▸ GIVEN REQUEST: Verbatim output of all the material below is required.

┌──

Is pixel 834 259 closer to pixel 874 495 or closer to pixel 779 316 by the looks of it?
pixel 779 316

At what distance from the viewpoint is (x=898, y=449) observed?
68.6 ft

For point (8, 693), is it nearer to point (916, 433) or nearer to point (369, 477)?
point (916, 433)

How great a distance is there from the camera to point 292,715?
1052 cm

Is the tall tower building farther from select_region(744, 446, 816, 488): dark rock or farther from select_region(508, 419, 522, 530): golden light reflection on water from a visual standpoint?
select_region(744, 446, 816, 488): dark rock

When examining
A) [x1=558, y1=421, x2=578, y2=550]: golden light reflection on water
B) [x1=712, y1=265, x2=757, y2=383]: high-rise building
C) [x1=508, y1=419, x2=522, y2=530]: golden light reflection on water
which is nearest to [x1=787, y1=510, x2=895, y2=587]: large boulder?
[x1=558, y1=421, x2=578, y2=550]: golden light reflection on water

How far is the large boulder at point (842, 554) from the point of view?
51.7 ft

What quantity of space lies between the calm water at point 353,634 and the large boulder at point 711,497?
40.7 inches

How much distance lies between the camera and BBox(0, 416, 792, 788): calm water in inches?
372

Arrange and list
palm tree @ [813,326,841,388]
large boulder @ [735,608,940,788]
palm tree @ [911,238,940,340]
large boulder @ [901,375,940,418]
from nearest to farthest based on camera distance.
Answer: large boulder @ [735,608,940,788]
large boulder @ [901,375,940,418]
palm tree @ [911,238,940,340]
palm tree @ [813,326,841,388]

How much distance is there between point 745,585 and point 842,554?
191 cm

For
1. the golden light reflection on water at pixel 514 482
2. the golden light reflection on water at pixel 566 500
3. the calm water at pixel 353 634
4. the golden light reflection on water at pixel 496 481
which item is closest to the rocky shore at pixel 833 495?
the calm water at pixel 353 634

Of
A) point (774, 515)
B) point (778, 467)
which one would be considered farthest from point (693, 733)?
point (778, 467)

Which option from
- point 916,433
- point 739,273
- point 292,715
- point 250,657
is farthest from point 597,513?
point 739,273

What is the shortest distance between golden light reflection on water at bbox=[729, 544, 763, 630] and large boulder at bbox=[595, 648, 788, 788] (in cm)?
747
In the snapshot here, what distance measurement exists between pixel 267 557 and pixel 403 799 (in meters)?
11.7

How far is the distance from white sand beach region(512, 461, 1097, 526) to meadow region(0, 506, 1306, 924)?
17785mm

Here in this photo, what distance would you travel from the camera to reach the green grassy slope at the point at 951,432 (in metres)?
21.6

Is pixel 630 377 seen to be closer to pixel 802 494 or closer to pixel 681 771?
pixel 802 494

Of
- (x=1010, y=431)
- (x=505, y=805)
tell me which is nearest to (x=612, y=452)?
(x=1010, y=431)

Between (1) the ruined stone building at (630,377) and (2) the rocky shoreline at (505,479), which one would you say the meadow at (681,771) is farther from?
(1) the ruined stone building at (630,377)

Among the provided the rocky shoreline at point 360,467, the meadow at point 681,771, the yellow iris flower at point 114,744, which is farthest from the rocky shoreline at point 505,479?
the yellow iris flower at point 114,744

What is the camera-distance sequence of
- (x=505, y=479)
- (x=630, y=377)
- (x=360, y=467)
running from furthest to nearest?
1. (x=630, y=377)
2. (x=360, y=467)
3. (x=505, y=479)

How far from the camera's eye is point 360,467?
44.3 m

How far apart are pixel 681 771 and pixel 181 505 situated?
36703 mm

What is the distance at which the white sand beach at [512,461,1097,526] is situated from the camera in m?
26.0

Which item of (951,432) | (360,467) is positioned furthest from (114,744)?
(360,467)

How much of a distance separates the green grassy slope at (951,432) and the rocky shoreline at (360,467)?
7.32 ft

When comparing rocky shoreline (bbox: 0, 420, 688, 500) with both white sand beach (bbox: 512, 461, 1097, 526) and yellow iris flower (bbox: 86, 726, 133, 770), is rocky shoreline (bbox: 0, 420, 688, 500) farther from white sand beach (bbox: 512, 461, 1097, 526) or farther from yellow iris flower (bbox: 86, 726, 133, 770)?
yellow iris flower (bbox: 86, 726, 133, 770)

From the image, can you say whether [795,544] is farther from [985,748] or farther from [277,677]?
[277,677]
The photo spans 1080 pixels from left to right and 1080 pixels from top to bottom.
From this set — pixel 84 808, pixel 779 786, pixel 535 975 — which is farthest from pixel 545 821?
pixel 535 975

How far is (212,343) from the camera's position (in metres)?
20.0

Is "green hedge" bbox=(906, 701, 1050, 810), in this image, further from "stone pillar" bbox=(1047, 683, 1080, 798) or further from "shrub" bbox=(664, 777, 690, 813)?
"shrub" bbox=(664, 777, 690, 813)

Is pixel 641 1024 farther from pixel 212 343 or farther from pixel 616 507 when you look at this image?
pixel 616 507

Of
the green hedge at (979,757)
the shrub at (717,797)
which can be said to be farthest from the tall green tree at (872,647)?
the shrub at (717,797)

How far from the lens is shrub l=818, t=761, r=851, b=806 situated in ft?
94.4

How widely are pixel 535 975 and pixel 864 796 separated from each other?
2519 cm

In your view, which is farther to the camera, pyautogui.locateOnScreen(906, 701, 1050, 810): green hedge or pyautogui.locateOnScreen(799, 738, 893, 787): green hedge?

└──

▸ CORRECT ANSWER:
Is pixel 834 259 closer to pixel 874 495 or closer to pixel 779 316 by the looks of it?
pixel 779 316

At what distance from the viewpoint is (x=898, y=449) observed?
68.6 ft

For point (8, 693), is it nearer to point (916, 433) or nearer to point (369, 477)?
point (916, 433)

How great a distance is there from the camera to point 292,715?
1052 cm

Is the tall tower building farther from select_region(744, 446, 816, 488): dark rock or farther from select_region(508, 419, 522, 530): golden light reflection on water from a visual standpoint?
select_region(744, 446, 816, 488): dark rock

When examining
A) [x1=558, y1=421, x2=578, y2=550]: golden light reflection on water
B) [x1=712, y1=265, x2=757, y2=383]: high-rise building
C) [x1=508, y1=419, x2=522, y2=530]: golden light reflection on water
which is nearest to [x1=787, y1=510, x2=895, y2=587]: large boulder?
[x1=558, y1=421, x2=578, y2=550]: golden light reflection on water

How far is the large boulder at point (842, 554) from the point of view?
51.7 ft

What quantity of space lies between the calm water at point 353,634 and the large boulder at point 711,497?
40.7 inches

How much distance lies between the camera and BBox(0, 416, 792, 788): calm water in inches?
372

Arrange and list
palm tree @ [813,326,841,388]
large boulder @ [735,608,940,788]
palm tree @ [911,238,940,340]
large boulder @ [901,375,940,418]
from nearest to farthest based on camera distance.
Answer: large boulder @ [735,608,940,788]
large boulder @ [901,375,940,418]
palm tree @ [911,238,940,340]
palm tree @ [813,326,841,388]

How much distance is there between point 745,585 and point 842,554?
191 cm

For
1. the golden light reflection on water at pixel 514 482
2. the golden light reflection on water at pixel 566 500
3. the calm water at pixel 353 634
4. the golden light reflection on water at pixel 496 481
which item is closest to the rocky shore at pixel 833 495?
the calm water at pixel 353 634

Of
A) point (774, 515)
B) point (778, 467)
which one would be considered farthest from point (693, 733)?
point (778, 467)

Which option from
- point 916,433
- point 739,273
- point 292,715
- point 250,657
is farthest from point 597,513?
point 739,273

What is the shortest distance between golden light reflection on water at bbox=[729, 544, 763, 630] and large boulder at bbox=[595, 648, 788, 788] (in cm)?
747
In the snapshot here, what distance measurement exists between pixel 267 557 and pixel 403 799 (in meters)?
11.7

How far is the distance from white sand beach region(512, 461, 1097, 526) to meadow region(0, 506, 1306, 924)?
17785mm

Here in this photo, what distance would you travel from the camera to reach the green grassy slope at the point at 951,432 (in metres)?
21.6

Is pixel 630 377 seen to be closer to pixel 802 494 or closer to pixel 681 771?
pixel 802 494

Of
- (x=1010, y=431)
- (x=505, y=805)
tell me which is nearest to (x=612, y=452)?
(x=1010, y=431)

Between (1) the ruined stone building at (630,377) and (2) the rocky shoreline at (505,479), which one would you say the meadow at (681,771) is farther from?
(1) the ruined stone building at (630,377)

Among the provided the rocky shoreline at point 360,467, the meadow at point 681,771, the yellow iris flower at point 114,744, which is farthest from the rocky shoreline at point 505,479?
the yellow iris flower at point 114,744

What is the camera-distance sequence of
- (x=505, y=479)
- (x=630, y=377)
- (x=360, y=467)
running from furthest to nearest?
1. (x=630, y=377)
2. (x=360, y=467)
3. (x=505, y=479)

How far from the camera's eye is point 360,467?
44.3 m

How far apart are pixel 681 771 and pixel 181 505 situated?
36703 mm

What is the distance at which the white sand beach at [512,461,1097,526] is situated from the camera in m?
26.0

Which item of (951,432) | (360,467) is positioned furthest from (114,744)?
(360,467)

How much of a distance separates the green grassy slope at (951,432) and the rocky shoreline at (360,467)?
7.32 ft

When comparing rocky shoreline (bbox: 0, 420, 688, 500) with both white sand beach (bbox: 512, 461, 1097, 526) and yellow iris flower (bbox: 86, 726, 133, 770), is rocky shoreline (bbox: 0, 420, 688, 500) farther from white sand beach (bbox: 512, 461, 1097, 526) or farther from yellow iris flower (bbox: 86, 726, 133, 770)?
yellow iris flower (bbox: 86, 726, 133, 770)

From the image, can you say whether [795,544] is farther from [985,748] or farther from [277,677]?
[277,677]
The photo spans 1080 pixels from left to right and 1080 pixels from top to bottom.
From this set — pixel 84 808, pixel 779 786, pixel 535 975 — which is farthest from pixel 545 821?
pixel 535 975

How far is (212,343) from the camera's position (in metres)?
20.0

Is "green hedge" bbox=(906, 701, 1050, 810), in this image, further from "stone pillar" bbox=(1047, 683, 1080, 798) or further from "shrub" bbox=(664, 777, 690, 813)?
"shrub" bbox=(664, 777, 690, 813)

Is pixel 641 1024 farther from pixel 212 343 or farther from pixel 616 507 when you look at this image?
pixel 616 507

Of
the green hedge at (979,757)
the shrub at (717,797)
which can be said to be farthest from the tall green tree at (872,647)?
the shrub at (717,797)

How far from the lens is shrub l=818, t=761, r=851, b=806 situated in ft?
94.4

How widely are pixel 535 975 and pixel 864 796 separated from each other?
2519 cm

In your view, which is farther to the camera, pyautogui.locateOnScreen(906, 701, 1050, 810): green hedge or pyautogui.locateOnScreen(799, 738, 893, 787): green hedge?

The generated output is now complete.